В этот самый момент Вика внезапно уловила в его взгляде, который для всякого другого был бы простым, ничего не значащим взглядом, – нечто такое, что сообщило ее чуткому сознанию о тяжести томившихся внутри Мансура мыслей больше, нежели это можно было бы сделать словами.
Она вдруг поняла, что его гложет какая-то тревога, что с ним случилась беда, о которой он не хочет с ней делиться. Это интуитивное открытие позволило ей проявить интерес, уже более, по соображениям такта, не боясь показаться неприлично навязчивой. Она поняла, что у его внезапного исчезновения и столь же неожиданного появления в Краснодаре есть своя трагическая причина, а не какая-нибудь прихоть души.

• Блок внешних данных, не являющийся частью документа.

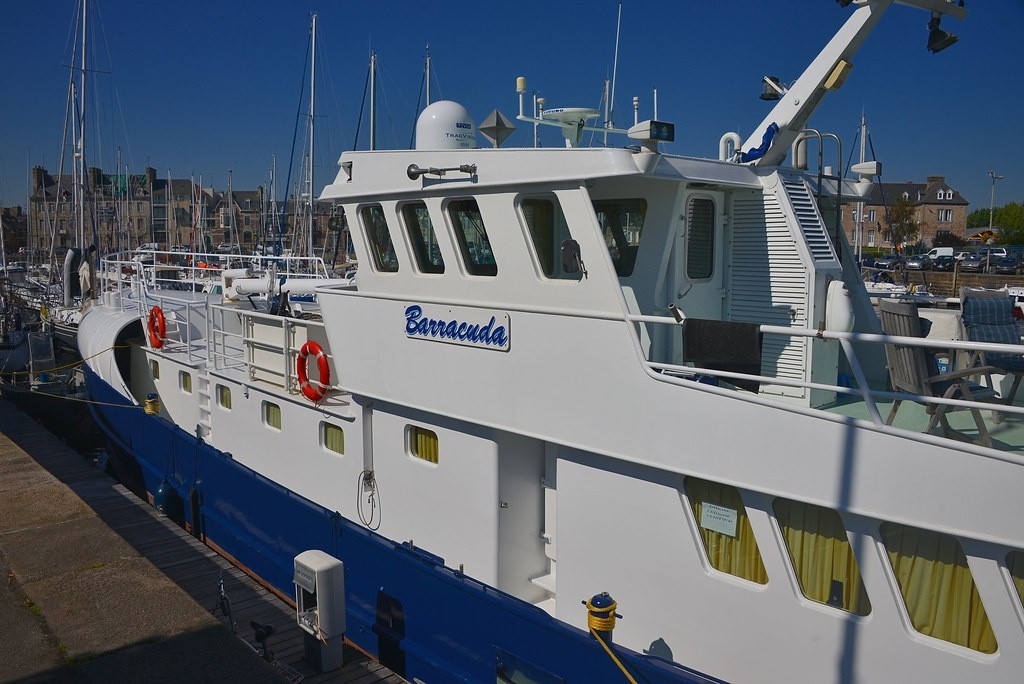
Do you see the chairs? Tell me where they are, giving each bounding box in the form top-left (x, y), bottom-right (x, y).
top-left (954, 286), bottom-right (1023, 424)
top-left (877, 298), bottom-right (1001, 450)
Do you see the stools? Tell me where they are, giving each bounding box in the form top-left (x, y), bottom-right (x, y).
top-left (837, 373), bottom-right (855, 398)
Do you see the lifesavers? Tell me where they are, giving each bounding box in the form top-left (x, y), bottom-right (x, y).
top-left (149, 305), bottom-right (166, 348)
top-left (297, 339), bottom-right (331, 402)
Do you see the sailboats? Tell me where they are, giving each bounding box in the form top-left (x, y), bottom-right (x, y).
top-left (0, 146), bottom-right (359, 358)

– Ну так расскажи мне об этой сложности, – сказала она с некоторой нежностью, проигнорировав его вопрос.
– Полагаю, с меня будет достаточно сказать, что более двух недель назад я столкнулся с одной проблемой, которая была заморожена некоторыми обстоятельствами сроком на несколько лет. Теперь она, эта проблема, внезапно разморозилась. Это продолжение давней истории – политической, идеологической, криминальной – не знаю даже, к какой области ее отнести.
– Проблема с законом?
– Да, можно и так сказать.
Вика как-то вопросительно на него посмотрела.
– Нет, я никого не убивал, – спокойно произнес он с улыбкой.

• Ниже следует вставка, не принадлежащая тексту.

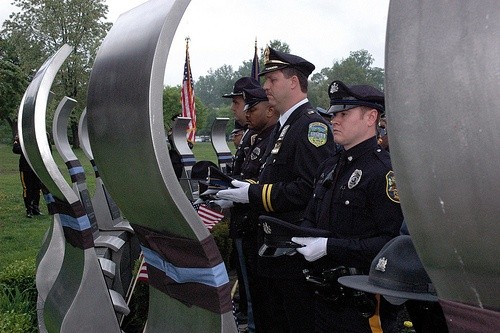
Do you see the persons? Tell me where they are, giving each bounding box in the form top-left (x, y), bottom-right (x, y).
top-left (12, 138), bottom-right (41, 217)
top-left (192, 48), bottom-right (448, 333)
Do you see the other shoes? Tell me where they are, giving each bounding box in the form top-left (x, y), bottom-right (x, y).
top-left (28, 212), bottom-right (33, 217)
top-left (33, 211), bottom-right (43, 215)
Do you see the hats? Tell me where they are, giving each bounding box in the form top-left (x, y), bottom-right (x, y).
top-left (258, 46), bottom-right (315, 78)
top-left (243, 87), bottom-right (269, 112)
top-left (326, 80), bottom-right (385, 114)
top-left (338, 235), bottom-right (441, 302)
top-left (257, 215), bottom-right (330, 257)
top-left (316, 107), bottom-right (333, 118)
top-left (222, 77), bottom-right (259, 97)
top-left (232, 120), bottom-right (248, 133)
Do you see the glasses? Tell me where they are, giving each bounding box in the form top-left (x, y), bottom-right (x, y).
top-left (231, 133), bottom-right (239, 139)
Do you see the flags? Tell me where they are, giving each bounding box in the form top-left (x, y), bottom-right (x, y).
top-left (137, 199), bottom-right (225, 283)
top-left (180, 49), bottom-right (197, 145)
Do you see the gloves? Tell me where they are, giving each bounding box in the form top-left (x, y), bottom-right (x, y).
top-left (209, 199), bottom-right (234, 208)
top-left (291, 236), bottom-right (328, 261)
top-left (383, 295), bottom-right (408, 305)
top-left (216, 179), bottom-right (250, 204)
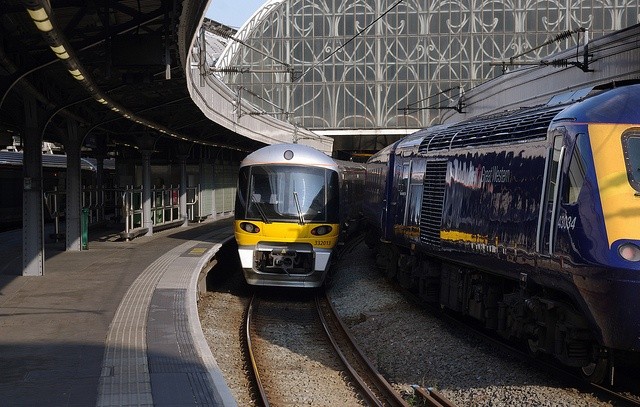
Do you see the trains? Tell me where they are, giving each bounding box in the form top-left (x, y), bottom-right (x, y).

– Понятно, – сказала она, удовлетворившись такому объяснению. – Получается, ты у нас теперь в бегах?
– Что-то вроде того.
– В розыск уже объявлен?
– Пока не знаю.
– Ну и как давно ты здесь находишься?
– Более двух недель.
– Чего-о? – спросила она удивленно. – Но почему раньше не звонил?
– А зачем?
– А зачем тогда сейчас… – она осеклась,
– Зачем сейчас позвонил? Я и сам не знаю.
– Извини, я не это хотела сказать. Во всяком случае, я была бы только рада, если бы раньше дал о себе знать.

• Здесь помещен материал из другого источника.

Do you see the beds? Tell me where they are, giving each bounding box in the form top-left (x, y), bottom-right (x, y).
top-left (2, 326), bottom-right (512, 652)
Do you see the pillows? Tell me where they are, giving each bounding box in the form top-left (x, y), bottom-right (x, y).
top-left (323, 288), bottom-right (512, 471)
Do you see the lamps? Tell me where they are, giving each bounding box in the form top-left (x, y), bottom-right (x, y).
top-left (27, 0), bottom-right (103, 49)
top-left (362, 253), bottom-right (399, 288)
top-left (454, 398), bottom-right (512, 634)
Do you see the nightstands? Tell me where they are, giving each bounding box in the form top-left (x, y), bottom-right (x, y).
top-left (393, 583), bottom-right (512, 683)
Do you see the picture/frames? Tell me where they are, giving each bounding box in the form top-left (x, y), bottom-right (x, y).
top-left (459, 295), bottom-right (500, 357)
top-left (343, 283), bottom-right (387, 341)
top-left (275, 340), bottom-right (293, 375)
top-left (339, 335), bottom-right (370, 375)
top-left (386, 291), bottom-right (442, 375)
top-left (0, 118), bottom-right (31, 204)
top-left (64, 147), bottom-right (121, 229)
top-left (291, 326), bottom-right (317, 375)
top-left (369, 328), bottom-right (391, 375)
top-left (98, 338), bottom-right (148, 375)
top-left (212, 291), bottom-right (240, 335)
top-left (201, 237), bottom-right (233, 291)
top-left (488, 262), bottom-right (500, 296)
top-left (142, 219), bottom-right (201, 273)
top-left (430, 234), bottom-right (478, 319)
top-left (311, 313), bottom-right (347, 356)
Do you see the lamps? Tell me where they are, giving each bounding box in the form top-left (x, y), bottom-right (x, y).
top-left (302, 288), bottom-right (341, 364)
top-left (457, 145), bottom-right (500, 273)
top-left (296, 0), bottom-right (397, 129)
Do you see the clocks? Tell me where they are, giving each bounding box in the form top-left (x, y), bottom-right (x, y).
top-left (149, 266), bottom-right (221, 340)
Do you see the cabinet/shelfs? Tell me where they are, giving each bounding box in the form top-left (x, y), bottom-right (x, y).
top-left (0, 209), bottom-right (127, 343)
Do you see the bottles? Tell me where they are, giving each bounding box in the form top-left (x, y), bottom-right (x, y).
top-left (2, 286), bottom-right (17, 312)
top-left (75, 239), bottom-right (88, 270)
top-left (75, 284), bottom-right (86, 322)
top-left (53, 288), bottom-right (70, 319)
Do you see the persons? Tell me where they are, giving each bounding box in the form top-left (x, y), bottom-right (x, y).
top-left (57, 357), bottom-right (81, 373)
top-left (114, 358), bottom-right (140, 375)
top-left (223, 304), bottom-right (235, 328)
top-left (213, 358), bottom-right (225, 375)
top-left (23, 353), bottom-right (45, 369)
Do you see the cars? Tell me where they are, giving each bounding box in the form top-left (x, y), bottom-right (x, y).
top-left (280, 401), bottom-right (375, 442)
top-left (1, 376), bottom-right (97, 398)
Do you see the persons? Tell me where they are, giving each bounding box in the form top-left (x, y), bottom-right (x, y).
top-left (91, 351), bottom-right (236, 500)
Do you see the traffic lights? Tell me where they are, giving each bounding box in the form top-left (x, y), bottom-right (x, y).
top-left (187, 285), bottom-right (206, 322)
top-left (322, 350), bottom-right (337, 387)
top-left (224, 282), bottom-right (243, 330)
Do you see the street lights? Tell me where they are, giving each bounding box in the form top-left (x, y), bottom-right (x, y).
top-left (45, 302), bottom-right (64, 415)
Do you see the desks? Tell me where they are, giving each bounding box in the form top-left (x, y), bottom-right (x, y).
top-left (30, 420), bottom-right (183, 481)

– Мне приятно это слышать.
– Каковы дальнейшие планы?.
– Есть некоторые соображения. Но пока не определился.
– Где здесь живешь?
– Снимаю комнатушку у одной бабки.
– За сколько?
–Триста рублей в сутки.
–М-да уж, могу себе представить тамошних условий.
– Когда ты в бегах, о комфорте не особо и беспокоишься.
– Все очень серьезно?
– Нет, думаю, что нет. Все скоро уладится, – сказал он, вкладывая в слова «скоро уладится» – особый смысл. – Просто, временное недоразумение.
Официант подошел, разложил перед ними меню и ушел. Мансур предложил ей выбрать что-нибудь. Она ответила, что не голодна. Они заказали кофе.
– Ну что ж, – нарочито бодрым голосом сказал Мансур, – со мной мы уже разобрались. А теперь рассказывай о своих переменах жизни. Надеюсь, у тебя они более радужные, чем у меня?
К этому времени Вика уже передумала говорить об Андрея. «Во всяком случае, не сейчас» – решила она про себя.
Она рассказала ему обо всем остальном, что произошло за последнее время: о выставке одного художника – авангардиста, которая прошла у них в городе, о последнем понравившемся фильме и многое другое, и разговор их пошел в привычном старом русле – легким дружеским спором, шутками и веселым смехом.
Врожденный такт был прекрасным дополнением к ее изящной внешности и незаурядному уму, и потрясающе контрастировал с ее подчас развязной взбалмошностью и, так сказать, умеренно-уместной фамильярностью. Весь ее внешний облик: вызывающий и в то же время сдержанный стиль одежды на прекрасном теле и изысканно-точеные черты лица – как бы кричали о снобистской стервозности и высокомерии натуры, – и только узнавшему ее чуть ближе было дано убедиться в обратном. Разительно – прекрасный контраст ее нутра с собственной наружностью и противоположная по отношению к мансуровскому типу людей натура, делало ее тем редким явлением, которое тысячелетиями беспокоит покой мужчин неоднозначных, будоража их умы и сердца.